- _WHAT TO WORK ON_
Reproduce every line of the data, exactly and without its pictures.

- _PROVIDED DATA_
*** Block opens ***
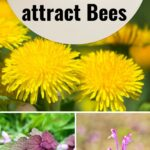 Various images of weeds that attract bees image.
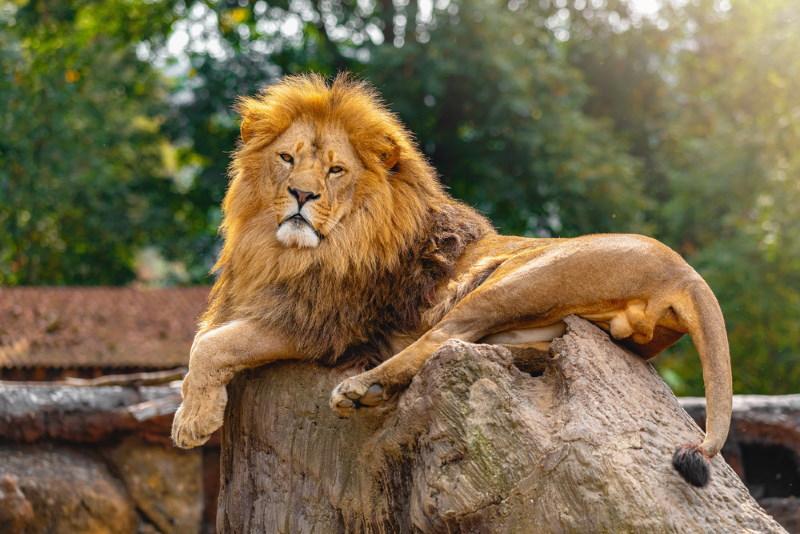 Zuidoost Afrikaanse leeuw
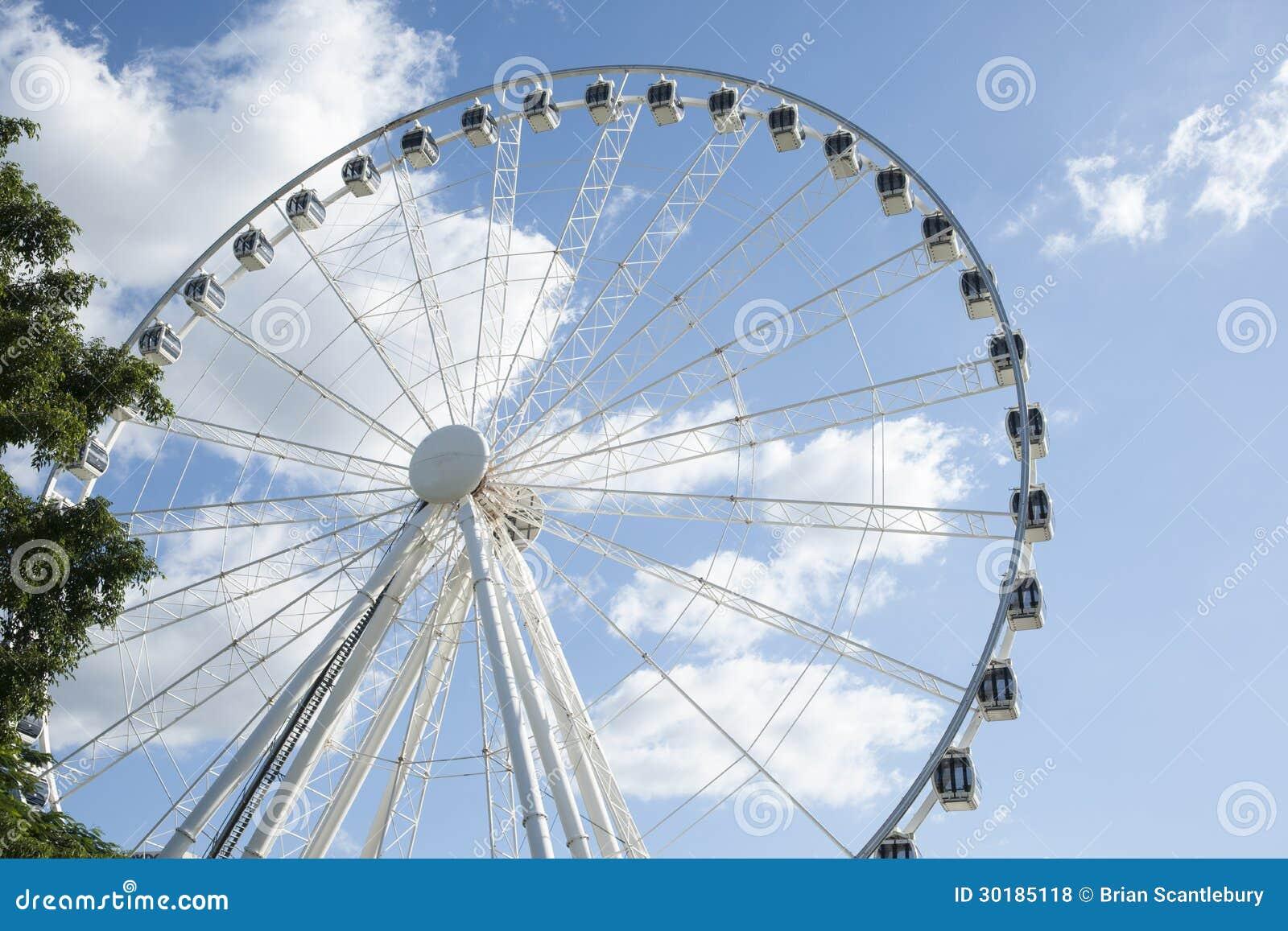 Due date wheel online in Brisbane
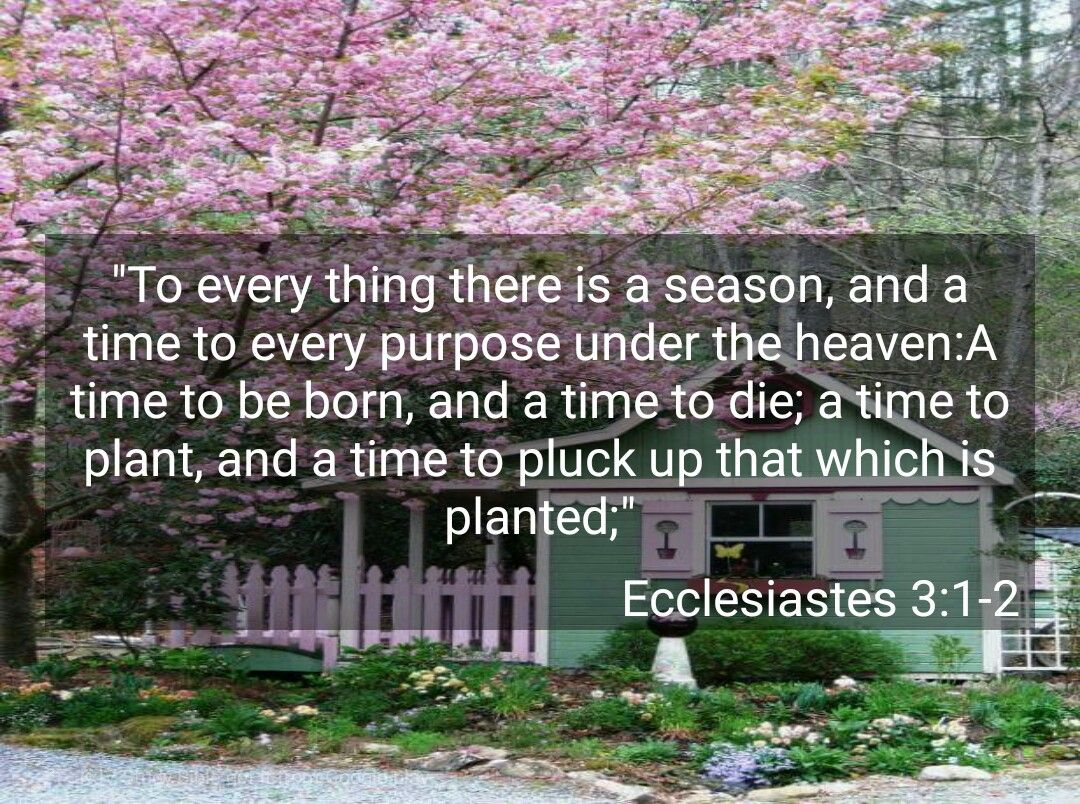 Ecclessiastes 3 1 2 Kjv This Came Up As My Daily Inspirational Verse And Today Is My Aunt S Funeral She Is Home With Th Inspirational Verses Kjv Ecclesiastes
*** Block closes ***
- _FINISHED TASK_
 Various images of weeds that attract bees image.
 Zuidoost Afrikaanse leeuw
 Due date wheel online in Brisbane
 Ecclessiastes 3 1 2 Kjv This Came Up As My Daily Inspirational Verse And Today Is My Aunt S Funeral She Is Home With Th Inspirational Verses Kjv Ecclesiastes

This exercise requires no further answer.